Exploring Ethical Considerations When Using a Machine Learning Algorithm to Predict Brain Tumor Prognosis and Inform Surgical Decisions
GRANT
3R01CA203861-08S1
August 2024 – July 2025
KEY PERSONNEL
- Tristan McIntosh, PhD
Supplement Principal Investigator - Eric Leuthardt, MD
Supplement Co-Investigator; R01 PI
PROJECT MANAGERS
- Meredith Parsons, MS, CHES
Staff Scientist - Olivia Buckley
Graduate Research Assistant
RESOURCES
DESCRIPTION
This project is a supplement to the parent project, “Advancing Neurosurgical Neuron avigation Using Resting State MRI and Machine Learning” (R01CA203861; PIs Leuthardt and Shimony). A team at Washington University has developed an advanced computer algorithm that uses artificial intelligence (AI) to assist with the diagnosis of malignant glioblastoma brain tumors. This new advanced computer algorithm is a highly accurate predictor of prognosis and can be used by neurosurgeons to inform treatment decisions and approaches. However, the algorithm raises ethical concerns and risk factors that need to be addressed before it is used in practice. This project will identify ethical issues and possible solutions to help navigate ethical issues related to the implementation of this new advanced computer algorithm.

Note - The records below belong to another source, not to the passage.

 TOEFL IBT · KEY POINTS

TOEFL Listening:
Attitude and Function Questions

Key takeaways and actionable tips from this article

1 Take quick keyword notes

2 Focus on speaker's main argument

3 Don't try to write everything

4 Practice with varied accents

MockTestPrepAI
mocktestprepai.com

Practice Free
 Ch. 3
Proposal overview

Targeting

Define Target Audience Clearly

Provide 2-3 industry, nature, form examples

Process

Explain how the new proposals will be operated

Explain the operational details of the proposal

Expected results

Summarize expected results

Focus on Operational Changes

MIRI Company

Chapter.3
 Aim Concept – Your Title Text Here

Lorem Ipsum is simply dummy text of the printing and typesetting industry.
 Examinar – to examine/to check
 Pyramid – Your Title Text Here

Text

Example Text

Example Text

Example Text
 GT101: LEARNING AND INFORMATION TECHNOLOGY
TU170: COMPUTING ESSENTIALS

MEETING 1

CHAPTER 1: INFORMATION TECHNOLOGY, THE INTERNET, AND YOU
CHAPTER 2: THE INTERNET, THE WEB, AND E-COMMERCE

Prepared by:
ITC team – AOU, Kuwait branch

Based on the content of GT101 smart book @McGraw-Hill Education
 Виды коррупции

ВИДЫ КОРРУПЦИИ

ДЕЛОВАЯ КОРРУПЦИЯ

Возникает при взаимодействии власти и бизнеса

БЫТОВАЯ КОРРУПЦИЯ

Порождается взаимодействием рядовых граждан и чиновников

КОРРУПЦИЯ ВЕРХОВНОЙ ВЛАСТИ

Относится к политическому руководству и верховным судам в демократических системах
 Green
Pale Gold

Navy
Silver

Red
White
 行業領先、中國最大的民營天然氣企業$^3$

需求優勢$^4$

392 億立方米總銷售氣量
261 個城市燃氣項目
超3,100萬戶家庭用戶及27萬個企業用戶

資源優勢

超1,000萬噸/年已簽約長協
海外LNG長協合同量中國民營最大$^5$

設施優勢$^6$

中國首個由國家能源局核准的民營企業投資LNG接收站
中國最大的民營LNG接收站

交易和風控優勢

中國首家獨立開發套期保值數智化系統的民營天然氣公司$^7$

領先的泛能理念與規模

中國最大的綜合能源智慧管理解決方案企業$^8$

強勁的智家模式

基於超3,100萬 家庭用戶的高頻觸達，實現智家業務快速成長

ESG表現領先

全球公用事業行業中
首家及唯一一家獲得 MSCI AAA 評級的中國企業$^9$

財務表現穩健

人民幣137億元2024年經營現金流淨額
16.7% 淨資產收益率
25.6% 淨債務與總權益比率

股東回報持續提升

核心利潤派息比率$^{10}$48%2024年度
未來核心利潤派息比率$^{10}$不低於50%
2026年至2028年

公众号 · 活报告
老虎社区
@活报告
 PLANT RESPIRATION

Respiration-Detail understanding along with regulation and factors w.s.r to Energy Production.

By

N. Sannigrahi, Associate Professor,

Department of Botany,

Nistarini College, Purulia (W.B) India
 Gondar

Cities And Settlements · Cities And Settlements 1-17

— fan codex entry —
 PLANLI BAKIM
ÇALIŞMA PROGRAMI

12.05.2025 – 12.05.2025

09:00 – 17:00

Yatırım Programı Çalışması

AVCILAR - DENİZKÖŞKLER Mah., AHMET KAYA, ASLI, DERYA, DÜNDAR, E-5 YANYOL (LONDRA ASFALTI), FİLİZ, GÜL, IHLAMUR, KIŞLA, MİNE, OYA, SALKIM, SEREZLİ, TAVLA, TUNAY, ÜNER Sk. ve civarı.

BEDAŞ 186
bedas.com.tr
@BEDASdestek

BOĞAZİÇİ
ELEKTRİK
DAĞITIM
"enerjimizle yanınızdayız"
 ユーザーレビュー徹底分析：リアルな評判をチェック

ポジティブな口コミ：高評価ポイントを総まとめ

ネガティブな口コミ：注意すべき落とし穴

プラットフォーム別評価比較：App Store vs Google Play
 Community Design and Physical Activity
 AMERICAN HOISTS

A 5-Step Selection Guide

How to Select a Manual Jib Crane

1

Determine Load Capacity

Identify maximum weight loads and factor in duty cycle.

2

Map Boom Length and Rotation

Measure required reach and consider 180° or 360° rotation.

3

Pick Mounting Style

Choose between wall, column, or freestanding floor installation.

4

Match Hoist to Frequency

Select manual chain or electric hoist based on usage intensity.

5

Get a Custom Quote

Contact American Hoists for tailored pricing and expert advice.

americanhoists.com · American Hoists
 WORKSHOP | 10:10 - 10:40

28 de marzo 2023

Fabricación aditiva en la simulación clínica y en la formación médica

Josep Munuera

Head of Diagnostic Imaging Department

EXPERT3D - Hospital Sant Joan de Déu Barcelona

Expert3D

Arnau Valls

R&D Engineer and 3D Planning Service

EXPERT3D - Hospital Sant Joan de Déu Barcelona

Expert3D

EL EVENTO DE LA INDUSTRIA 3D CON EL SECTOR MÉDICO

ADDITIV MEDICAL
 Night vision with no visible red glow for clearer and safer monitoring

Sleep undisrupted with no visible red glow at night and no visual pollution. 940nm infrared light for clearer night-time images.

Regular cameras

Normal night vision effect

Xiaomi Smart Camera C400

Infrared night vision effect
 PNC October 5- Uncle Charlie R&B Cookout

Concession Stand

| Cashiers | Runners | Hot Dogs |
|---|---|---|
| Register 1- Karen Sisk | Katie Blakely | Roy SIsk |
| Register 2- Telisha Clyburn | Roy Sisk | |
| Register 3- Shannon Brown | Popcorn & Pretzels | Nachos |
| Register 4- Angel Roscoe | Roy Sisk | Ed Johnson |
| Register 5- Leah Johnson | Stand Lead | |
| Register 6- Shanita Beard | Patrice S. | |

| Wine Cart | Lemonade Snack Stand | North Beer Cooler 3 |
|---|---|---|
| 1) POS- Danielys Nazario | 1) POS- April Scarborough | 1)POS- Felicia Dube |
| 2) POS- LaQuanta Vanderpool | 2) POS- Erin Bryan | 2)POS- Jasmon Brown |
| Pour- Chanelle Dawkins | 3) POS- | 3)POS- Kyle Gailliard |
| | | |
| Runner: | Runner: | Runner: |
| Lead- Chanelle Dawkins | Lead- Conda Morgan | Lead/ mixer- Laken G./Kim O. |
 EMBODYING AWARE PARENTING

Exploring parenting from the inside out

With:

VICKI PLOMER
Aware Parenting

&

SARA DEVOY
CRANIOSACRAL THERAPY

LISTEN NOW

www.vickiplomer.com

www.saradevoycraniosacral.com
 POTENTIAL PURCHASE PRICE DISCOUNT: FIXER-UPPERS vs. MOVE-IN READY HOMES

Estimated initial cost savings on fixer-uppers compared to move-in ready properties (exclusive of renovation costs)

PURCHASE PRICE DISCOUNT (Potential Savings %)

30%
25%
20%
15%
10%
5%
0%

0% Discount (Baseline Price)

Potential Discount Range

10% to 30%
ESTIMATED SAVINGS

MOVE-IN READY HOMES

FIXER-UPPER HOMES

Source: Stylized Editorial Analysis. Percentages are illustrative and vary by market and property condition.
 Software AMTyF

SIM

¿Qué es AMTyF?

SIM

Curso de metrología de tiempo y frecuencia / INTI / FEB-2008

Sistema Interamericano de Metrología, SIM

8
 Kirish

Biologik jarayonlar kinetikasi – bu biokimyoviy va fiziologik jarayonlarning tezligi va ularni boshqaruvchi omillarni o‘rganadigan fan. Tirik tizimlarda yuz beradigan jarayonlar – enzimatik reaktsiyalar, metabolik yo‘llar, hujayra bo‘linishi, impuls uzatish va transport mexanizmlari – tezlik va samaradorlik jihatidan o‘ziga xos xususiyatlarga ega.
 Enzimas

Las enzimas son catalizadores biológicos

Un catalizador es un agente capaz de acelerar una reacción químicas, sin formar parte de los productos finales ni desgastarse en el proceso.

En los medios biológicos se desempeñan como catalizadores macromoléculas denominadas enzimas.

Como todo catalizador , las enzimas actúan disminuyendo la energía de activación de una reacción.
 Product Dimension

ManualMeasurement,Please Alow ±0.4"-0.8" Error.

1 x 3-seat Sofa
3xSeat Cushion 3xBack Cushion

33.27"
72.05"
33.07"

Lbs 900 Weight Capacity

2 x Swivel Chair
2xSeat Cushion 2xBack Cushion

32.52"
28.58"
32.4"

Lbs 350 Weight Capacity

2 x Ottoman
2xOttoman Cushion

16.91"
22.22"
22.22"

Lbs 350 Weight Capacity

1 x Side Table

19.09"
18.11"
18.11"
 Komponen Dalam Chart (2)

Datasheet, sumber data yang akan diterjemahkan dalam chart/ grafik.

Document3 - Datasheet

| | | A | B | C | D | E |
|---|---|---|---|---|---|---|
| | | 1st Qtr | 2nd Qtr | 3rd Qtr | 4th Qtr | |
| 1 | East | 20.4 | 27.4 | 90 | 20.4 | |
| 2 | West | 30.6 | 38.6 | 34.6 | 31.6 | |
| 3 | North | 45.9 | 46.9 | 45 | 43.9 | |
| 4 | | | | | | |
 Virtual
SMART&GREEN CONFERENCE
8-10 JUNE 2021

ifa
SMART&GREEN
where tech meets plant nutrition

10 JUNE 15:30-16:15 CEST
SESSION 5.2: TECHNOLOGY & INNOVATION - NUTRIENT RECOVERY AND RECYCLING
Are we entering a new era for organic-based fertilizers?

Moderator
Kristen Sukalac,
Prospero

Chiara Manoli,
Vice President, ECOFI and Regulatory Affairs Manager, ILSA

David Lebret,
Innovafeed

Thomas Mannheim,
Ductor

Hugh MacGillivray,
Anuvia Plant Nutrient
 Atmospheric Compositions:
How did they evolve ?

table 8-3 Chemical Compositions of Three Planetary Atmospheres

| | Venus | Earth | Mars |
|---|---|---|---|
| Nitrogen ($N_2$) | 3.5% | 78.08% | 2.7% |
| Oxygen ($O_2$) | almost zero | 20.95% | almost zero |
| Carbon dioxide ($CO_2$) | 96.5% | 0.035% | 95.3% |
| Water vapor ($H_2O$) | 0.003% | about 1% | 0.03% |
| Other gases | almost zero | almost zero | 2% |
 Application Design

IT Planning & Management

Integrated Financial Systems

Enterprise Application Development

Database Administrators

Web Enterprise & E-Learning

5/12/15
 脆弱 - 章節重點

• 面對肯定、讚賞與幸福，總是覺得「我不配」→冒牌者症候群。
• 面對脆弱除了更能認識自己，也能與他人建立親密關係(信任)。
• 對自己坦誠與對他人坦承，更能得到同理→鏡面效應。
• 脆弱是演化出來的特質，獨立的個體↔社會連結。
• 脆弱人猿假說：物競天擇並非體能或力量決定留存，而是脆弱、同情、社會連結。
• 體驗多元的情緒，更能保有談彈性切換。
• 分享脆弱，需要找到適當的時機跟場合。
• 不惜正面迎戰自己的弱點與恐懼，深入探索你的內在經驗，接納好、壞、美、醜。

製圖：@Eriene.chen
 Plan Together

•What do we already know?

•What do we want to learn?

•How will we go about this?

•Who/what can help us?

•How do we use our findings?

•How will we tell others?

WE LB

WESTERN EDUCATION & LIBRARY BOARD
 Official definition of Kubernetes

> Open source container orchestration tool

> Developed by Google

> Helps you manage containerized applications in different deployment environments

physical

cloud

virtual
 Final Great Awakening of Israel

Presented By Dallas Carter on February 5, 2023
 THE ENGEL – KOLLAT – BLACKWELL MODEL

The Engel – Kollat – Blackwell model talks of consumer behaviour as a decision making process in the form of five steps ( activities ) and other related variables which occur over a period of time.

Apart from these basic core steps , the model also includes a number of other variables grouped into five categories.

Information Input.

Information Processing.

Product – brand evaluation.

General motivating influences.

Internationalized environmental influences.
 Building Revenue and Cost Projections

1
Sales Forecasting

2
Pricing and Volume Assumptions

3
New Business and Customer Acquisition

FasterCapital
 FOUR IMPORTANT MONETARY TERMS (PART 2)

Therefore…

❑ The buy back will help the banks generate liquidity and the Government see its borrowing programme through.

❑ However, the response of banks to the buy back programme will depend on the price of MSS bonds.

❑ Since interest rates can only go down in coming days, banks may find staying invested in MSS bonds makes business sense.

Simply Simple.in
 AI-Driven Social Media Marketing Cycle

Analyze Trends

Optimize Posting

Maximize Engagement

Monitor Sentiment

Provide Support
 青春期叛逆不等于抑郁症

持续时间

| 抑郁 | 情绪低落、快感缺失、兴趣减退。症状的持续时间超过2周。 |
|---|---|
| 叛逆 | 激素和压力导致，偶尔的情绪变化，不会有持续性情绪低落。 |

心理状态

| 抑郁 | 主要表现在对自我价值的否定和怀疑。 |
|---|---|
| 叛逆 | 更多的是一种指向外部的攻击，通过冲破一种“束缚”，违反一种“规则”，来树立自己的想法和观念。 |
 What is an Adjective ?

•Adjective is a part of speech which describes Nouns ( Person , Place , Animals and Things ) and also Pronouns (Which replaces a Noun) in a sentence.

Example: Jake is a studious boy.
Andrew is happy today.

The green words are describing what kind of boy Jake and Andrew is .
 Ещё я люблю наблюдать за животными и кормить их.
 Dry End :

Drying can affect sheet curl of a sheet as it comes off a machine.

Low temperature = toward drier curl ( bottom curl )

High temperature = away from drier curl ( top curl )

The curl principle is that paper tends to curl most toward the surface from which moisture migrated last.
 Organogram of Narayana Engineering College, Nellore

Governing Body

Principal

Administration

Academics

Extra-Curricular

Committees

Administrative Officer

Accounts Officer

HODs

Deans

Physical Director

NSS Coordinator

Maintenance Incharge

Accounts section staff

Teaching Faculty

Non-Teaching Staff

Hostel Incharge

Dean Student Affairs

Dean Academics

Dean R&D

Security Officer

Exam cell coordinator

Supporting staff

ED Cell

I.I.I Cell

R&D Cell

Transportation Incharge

We will conduct in-depth interviews with three groups of stakeholders: 15 patients with malignant glioblastomas; 15 caregivers of people with malignant glioblastomas; and 15 neurosurgeons who treat malignant glioblastomas. Interviews will explore stakeholder perspectives on the role of this new advanced computer algorithm in prognosis prediction and treatment decision-making, as well as how it will impact doctor-patient relationships. The information gathered from these interviews will be used to inform the responsible development and implementation of this advanced computer algorithm.